*Document segment*.

The dreaded Niigata sickness By Michael Davies Special to Page 2 |
Day 16: Goodbye, you Boys In Green
June 16, the lobby of the Pan Pacific Hotel, 4:35 a.m. I finally make it back to my hotel six hours and five minutes after leaving the stadium and just don't have the heart to tell the assistant concierge that I will not be leaving for Oita in the morning. She has stayed long after she was supposed to leave to hand me the envelope with my air, train and hovercraft tickets and all the details for my three-day trip to Oita, Osaka and Kobe. I'm just too tired, I have to write and for just one instant, I feel a little footballed out. I get back to my room to find an e-mail waiting for me. Are you George Waud in disguise? says the subject line. I open it, sensing its contents, and yes, George Waud, my best mate, international playboy, fellow Chelsea fan and upper-class football yob is coming to Japan for the England-Brazil game. I need to feel better. This will require all my strength.
Media Center, Press Room, 3:30 p.m.
While the game is fantastically entertaining, I can't stop thinking about the German legend Franz Beckenbauer's comments in the paper Saturday. He basically said that it was useless for the game for us to be watching a bunch of overtired European-based players, struggling in the heat and humidity to play half-decent football. There is considerable truth to what he's saying. Teams like Manchester United, Real Madrid and Bayern Munich are far superior to all of these teams, and the football they play week-in and week-out is technically far superior. The World Cup is played at a level below top European club soccer. It is slower, and most teams have hardly ever played with each other before. This partly explains why teams like Japan, South Korea and, to a lesser extent, the United States are doing so well here. Their players have far fewer European club commitments, are less exhausted (many European players have just concluded a punishing 60- or 70-plus-game season in mostly cold weather) and have played with each other as a team more often. But that is what is making this World Cup so compelling. So stuff it, Franz.

*Materials provided*.
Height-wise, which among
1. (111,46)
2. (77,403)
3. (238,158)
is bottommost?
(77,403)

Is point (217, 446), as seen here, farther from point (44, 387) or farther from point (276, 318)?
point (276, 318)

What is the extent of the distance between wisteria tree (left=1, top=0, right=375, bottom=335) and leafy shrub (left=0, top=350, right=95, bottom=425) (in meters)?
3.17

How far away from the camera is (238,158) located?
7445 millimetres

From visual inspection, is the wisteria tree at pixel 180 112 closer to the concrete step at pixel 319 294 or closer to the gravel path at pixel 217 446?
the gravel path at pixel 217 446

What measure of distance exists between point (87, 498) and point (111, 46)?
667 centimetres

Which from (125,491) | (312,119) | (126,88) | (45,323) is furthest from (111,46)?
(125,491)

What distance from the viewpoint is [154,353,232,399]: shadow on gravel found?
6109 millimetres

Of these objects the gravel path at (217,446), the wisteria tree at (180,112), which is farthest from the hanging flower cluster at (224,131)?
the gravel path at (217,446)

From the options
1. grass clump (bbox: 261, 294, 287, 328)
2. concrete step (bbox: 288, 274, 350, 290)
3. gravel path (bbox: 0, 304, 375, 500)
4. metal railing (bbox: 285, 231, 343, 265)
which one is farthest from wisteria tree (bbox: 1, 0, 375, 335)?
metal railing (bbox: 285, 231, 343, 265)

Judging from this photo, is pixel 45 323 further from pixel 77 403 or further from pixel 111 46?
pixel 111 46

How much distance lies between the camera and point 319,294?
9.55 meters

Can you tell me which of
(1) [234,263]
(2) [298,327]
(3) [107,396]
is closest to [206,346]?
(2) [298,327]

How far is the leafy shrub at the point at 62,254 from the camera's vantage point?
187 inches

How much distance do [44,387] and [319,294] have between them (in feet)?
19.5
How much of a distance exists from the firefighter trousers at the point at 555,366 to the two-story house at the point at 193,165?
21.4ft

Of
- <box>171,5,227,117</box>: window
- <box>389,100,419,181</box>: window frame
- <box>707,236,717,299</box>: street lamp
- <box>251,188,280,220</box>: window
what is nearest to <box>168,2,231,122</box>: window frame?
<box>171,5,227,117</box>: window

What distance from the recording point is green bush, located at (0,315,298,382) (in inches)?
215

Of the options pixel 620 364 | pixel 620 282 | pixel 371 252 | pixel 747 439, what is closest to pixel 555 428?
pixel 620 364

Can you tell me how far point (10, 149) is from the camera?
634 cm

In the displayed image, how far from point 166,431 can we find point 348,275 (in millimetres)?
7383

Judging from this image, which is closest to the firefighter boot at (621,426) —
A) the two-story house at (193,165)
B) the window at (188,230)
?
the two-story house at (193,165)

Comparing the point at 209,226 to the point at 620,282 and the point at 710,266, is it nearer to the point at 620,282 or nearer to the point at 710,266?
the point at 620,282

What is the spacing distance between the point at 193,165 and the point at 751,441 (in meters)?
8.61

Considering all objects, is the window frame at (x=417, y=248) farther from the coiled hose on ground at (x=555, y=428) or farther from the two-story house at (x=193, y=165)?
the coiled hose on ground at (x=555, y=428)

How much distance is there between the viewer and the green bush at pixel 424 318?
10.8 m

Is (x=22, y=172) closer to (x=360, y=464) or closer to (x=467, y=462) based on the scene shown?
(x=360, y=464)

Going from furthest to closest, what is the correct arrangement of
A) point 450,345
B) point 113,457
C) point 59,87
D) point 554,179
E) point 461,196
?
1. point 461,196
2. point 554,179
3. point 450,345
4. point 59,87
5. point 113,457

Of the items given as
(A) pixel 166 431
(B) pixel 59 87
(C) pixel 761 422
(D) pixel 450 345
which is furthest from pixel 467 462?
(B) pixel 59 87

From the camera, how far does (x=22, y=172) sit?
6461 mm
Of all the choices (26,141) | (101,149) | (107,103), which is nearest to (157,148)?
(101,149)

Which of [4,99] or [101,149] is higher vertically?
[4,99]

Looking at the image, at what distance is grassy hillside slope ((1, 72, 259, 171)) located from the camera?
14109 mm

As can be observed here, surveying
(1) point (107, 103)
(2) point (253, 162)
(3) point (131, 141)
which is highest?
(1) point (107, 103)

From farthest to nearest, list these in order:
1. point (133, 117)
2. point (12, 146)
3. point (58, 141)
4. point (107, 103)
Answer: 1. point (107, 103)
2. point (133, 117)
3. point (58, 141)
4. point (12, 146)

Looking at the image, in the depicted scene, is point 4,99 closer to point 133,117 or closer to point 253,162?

*Problem set*.
(1) Copy out the World Cup column in full, word for word.
(2) Count the lines of the listing that contain the string "path", and give only the number.
The World Cup column and the listing are unrelated to each other.

*Complete answers*.
(1)
The dreaded Niigata sickness By Michael Davies Special to Page 2 |
Day 16: Goodbye, you Boys In Green
June 16, the lobby of the Pan Pacific Hotel, 4:35 a.m. I finally make it back to my hotel six hours and five minutes after leaving the stadium and just don't have the heart to tell the assistant concierge that I will not be leaving for Oita in the morning. She has stayed long after she was supposed to leave to hand me the envelope with my air, train and hovercraft tickets and all the details for my three-day trip to Oita, Osaka and Kobe. I'm just too tired, I have to write and for just one instant, I feel a little footballed out. I get back to my room to find an e-mail waiting for me. Are you George Waud in disguise? says the subject line. I open it, sensing its contents, and yes, George Waud, my best mate, international playboy, fellow Chelsea fan and upper-class football yob is coming to Japan for the England-Brazil game. I need to feel better. This will require all my strength.
Media Center, Press Room, 3:30 p.m.
While the game is fantastically entertaining, I can't stop thinking about the German legend Franz Beckenbauer's comments in the paper Saturday. He basically said that it was useless for the game for us to be watching a bunch of overtired European-based players, struggling in the heat and humidity to play half-decent football. There is considerable truth to what he's saying. Teams like Manchester United, Real Madrid and Bayern Munich are far superior to all of these teams, and the football they play week-in and week-out is technically far superior. The World Cup is played at a level below top European club soccer. It is slower, and most teams have hardly ever played with each other before. This partly explains why teams like Japan, South Korea and, to a lesser extent, the United States are doing so well here. Their players have far fewer European club commitments, are less exhausted (many European players have just concluded a punishing 60- or 70-plus-game season in mostly cold weather) and have played with each other as a team more often. But that is what is making this World Cup so compelling. So stuff it, Franz.

(2) 5